Problems to work on >>
A – Please return the EEA offering notice word for word, in full.
B – Retype only the lines of the listing from the line holding "Observing the scene shown, of" through the line holding "50.3 inches", both included.

Start Page text

This prospectus supplement has been prepared on the basis that any offer of Trust Notes — Series 2022-A in any Member State of the EEA will be made pursuant to an exemption under the Prospectus Regulation from the requirement to publish a prospectus for offers of Trust Notes — Series 2022-A. Accordingly, any person making or intending to make an offer in that Member State of Trust Notes — Series 2022-A which are the subject of the Offering may only do so to legal entities which are qualified investors as defined in Article 2 of the Prospectus Regulation, provided that no such offer of Trust Notes — Series 2022-A shall require us or any of the Underwriters to publish a prospectus pursuant to Article 3 of the Prospectus Regulation or supplement a prospectus pursuant to Article 23 of the Prospectus Regulation, in each case in relation to such offer. Neither we nor the Underwriters have authorised, nor do we or they authorise, the making of any offer of Trust Notes — Series 2022-A to any legal entity which is not a qualified investor as defined in Article 2 of the Prospectus Regulation. Neither we nor the Underwriters have authorised, nor do we or they authorise, the making of any offer of Trust Notes — Series 2022-A through any financial intermediary, other than offers made by the Underwriters, which constitute the final placement of the Trust Notes — Series 2022-A contemplated in this prospectus supplement. This prospectus supplement is not a prospectus for the purposes of the Prospectus Regulation.

End Page text
Start Dataset records

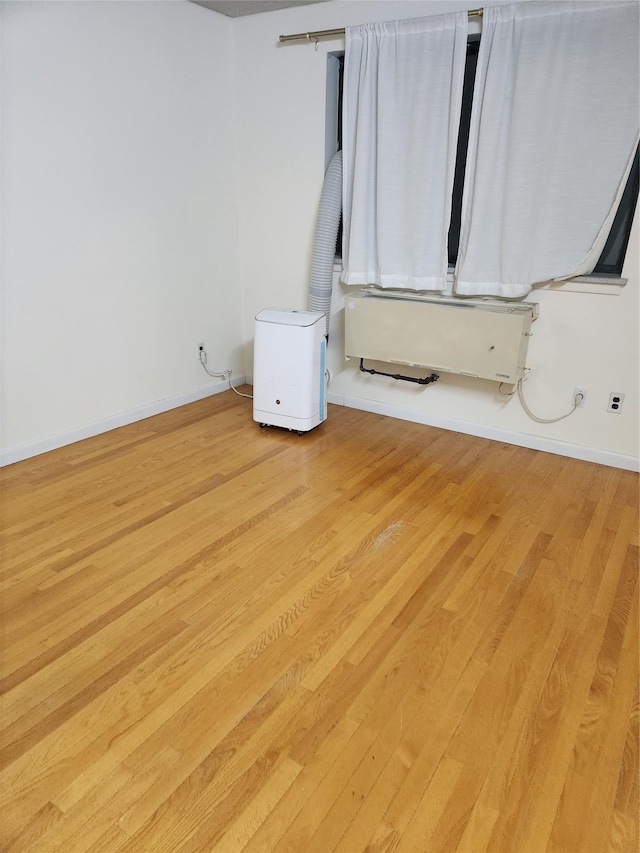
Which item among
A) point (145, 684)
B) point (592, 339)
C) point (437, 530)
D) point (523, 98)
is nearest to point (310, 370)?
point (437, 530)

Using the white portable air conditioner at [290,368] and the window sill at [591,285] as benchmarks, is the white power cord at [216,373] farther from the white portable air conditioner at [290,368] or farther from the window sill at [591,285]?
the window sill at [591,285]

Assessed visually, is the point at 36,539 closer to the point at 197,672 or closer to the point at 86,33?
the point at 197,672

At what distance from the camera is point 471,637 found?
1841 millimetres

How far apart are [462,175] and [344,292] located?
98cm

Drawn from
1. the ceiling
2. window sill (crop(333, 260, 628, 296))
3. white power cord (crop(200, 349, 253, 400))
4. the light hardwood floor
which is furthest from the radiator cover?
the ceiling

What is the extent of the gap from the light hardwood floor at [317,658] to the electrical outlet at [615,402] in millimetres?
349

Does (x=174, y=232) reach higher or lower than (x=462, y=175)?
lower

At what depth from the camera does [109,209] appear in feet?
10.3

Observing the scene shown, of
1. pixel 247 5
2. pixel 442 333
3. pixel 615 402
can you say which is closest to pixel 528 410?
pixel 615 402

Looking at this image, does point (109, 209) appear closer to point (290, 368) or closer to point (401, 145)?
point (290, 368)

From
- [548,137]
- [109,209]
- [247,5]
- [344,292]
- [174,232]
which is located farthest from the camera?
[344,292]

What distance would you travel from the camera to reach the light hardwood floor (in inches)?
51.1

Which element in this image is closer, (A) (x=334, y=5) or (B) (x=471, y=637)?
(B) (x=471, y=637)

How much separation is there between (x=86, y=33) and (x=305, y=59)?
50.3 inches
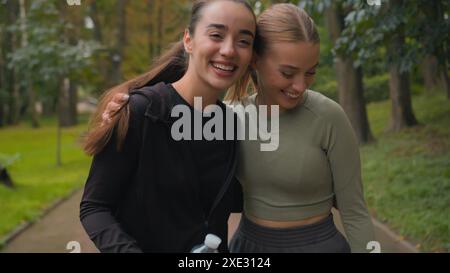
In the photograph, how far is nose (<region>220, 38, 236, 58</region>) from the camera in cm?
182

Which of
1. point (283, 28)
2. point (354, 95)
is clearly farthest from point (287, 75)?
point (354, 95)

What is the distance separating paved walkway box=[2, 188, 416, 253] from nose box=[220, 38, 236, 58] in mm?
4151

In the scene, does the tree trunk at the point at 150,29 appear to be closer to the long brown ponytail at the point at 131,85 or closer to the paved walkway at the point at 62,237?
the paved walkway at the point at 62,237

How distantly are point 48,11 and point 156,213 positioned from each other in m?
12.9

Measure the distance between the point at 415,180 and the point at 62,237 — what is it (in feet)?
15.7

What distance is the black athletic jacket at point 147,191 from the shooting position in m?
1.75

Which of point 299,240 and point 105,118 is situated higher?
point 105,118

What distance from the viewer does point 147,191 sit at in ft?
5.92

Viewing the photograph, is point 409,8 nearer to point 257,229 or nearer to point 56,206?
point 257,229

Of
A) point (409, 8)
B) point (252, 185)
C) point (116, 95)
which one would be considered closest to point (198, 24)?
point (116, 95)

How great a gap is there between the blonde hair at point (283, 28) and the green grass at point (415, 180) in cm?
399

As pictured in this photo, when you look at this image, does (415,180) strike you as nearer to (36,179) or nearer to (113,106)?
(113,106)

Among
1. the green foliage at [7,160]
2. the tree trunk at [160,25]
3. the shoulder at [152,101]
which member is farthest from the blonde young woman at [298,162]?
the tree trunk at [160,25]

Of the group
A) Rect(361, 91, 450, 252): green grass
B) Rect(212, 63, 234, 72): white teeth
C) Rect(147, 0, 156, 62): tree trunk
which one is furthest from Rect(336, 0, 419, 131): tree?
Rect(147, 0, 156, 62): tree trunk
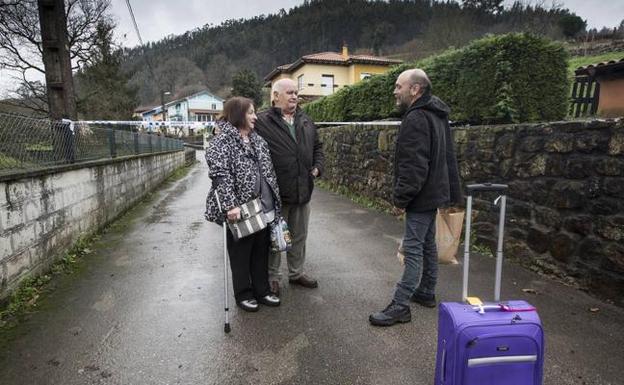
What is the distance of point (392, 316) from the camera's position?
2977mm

End Dataset records
Start Dataset records

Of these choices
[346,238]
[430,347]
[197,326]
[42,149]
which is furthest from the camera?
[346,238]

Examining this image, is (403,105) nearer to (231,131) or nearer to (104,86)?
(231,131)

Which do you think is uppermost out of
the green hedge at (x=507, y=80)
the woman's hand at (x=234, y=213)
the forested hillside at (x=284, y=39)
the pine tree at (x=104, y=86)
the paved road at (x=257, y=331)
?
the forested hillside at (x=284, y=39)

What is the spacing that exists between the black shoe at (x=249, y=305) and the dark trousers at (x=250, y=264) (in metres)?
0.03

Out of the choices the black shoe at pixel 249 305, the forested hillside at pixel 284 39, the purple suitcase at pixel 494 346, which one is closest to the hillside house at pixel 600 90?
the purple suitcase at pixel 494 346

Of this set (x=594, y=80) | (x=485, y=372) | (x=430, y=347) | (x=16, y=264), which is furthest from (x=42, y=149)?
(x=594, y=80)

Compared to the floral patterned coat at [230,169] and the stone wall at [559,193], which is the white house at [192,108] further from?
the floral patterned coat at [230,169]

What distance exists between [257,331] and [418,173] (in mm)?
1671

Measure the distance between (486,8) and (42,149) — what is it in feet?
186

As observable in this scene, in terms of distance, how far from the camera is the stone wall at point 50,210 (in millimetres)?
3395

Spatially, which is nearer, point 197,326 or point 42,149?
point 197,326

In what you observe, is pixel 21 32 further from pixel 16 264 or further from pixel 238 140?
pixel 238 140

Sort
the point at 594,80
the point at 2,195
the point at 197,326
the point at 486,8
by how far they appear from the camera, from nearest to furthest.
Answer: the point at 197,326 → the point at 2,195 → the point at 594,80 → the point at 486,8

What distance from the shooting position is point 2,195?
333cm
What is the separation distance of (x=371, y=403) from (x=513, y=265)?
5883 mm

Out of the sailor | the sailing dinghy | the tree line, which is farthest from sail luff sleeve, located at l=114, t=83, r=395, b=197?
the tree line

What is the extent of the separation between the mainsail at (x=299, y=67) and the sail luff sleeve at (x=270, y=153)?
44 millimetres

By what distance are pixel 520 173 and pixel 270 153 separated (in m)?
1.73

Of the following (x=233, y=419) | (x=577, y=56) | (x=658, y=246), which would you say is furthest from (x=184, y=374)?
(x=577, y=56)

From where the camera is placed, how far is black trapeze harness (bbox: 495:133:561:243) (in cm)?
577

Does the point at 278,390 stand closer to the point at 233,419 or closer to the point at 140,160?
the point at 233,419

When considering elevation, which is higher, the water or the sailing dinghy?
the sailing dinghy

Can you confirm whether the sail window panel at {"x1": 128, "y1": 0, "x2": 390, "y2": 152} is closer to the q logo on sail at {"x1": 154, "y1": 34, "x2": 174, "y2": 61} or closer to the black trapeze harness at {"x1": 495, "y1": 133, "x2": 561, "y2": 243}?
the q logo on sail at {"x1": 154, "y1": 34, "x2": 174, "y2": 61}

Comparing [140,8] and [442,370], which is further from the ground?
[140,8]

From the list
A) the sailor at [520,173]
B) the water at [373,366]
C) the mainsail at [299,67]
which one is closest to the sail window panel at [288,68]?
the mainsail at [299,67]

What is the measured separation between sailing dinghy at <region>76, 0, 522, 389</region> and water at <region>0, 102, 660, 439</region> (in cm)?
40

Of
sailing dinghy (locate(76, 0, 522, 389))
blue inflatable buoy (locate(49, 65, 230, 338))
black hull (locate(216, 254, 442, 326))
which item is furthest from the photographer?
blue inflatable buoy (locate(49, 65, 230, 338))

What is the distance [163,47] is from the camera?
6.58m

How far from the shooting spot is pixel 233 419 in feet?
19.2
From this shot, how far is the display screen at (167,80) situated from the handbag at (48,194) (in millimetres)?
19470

End Dataset records

Results of the tasks >>
A –
This prospectus supplement has been prepared on the basis that any offer of Trust Notes — Series 2022-A in any Member State of the EEA will be made pursuant to an exemption under the Prospectus Regulation from the requirement to publish a prospectus for offers of Trust Notes — Series 2022-A. Accordingly, any person making or intending to make an offer in that Member State of Trust Notes — Series 2022-A which are the subject of the Offering may only do so to legal entities which are qualified investors as defined in Article 2 of the Prospectus Regulation, provided that no such offer of Trust Notes — Series 2022-A shall require us or any of the Underwriters to publish a prospectus pursuant to Article 3 of the Prospectus Regulation or supplement a prospectus pursuant to Article 23 of the Prospectus Regulation, in each case in relation to such offer. Neither we nor the Underwriters have authorised, nor do we or they authorise, the making of any offer of Trust Notes — Series 2022-A to any legal entity which is not a qualified investor as defined in Article 2 of the Prospectus Regulation. Neither we nor the Underwriters have authorised, nor do we or they authorise, the making of any offer of Trust Notes — Series 2022-A through any financial intermediary, other than offers made by the Underwriters, which constitute the final placement of the Trust Notes — Series 2022-A contemplated in this prospectus supplement. This prospectus supplement is not a prospectus for the purposes of the Prospectus Regulation.

B –
Observing the scene shown, of
1. pixel 247 5
2. pixel 442 333
3. pixel 615 402
can you say which is closest to pixel 528 410?
pixel 615 402

Looking at this image, does point (109, 209) appear closer to point (290, 368) or closer to point (401, 145)?
point (290, 368)

From
- [548,137]
- [109,209]
- [247,5]
- [344,292]
- [174,232]
which is located farthest from the camera?
[344,292]

What distance would you travel from the camera to reach the light hardwood floor (in inches)?
51.1

Which element in this image is closer, (A) (x=334, y=5) or (B) (x=471, y=637)?
(B) (x=471, y=637)

How much separation is there between (x=86, y=33) and (x=305, y=59)?
50.3 inches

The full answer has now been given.